> _AIM_:
Return every one of the rows below word for word, without changing anything.

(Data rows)
================
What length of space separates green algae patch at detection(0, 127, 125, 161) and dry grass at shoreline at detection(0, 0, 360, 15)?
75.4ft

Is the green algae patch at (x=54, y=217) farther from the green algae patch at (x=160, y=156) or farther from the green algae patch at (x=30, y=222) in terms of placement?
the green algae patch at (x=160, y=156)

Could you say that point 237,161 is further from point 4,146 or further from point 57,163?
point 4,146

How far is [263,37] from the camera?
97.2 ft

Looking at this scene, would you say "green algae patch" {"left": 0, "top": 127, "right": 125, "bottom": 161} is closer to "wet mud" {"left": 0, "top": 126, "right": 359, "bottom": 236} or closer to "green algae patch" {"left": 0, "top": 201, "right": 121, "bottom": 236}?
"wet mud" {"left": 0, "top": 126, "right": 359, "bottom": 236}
================
> _RESULT FOR THIS TASK_:
What length of space separates green algae patch at detection(0, 127, 125, 161) and dry grass at shoreline at detection(0, 0, 360, 15)?
75.4ft

Is the green algae patch at (x=54, y=217) farther from the green algae patch at (x=160, y=156) or farther from the green algae patch at (x=30, y=222) in terms of placement?
the green algae patch at (x=160, y=156)

Could you say that point 237,161 is further from point 4,146 or further from point 57,163?
point 4,146

How far is [263,37] from the camera?
97.2 ft

Looking at this scene, would you say "green algae patch" {"left": 0, "top": 127, "right": 125, "bottom": 161} is closer to "wet mud" {"left": 0, "top": 126, "right": 359, "bottom": 236} or closer to "green algae patch" {"left": 0, "top": 201, "right": 121, "bottom": 236}?
"wet mud" {"left": 0, "top": 126, "right": 359, "bottom": 236}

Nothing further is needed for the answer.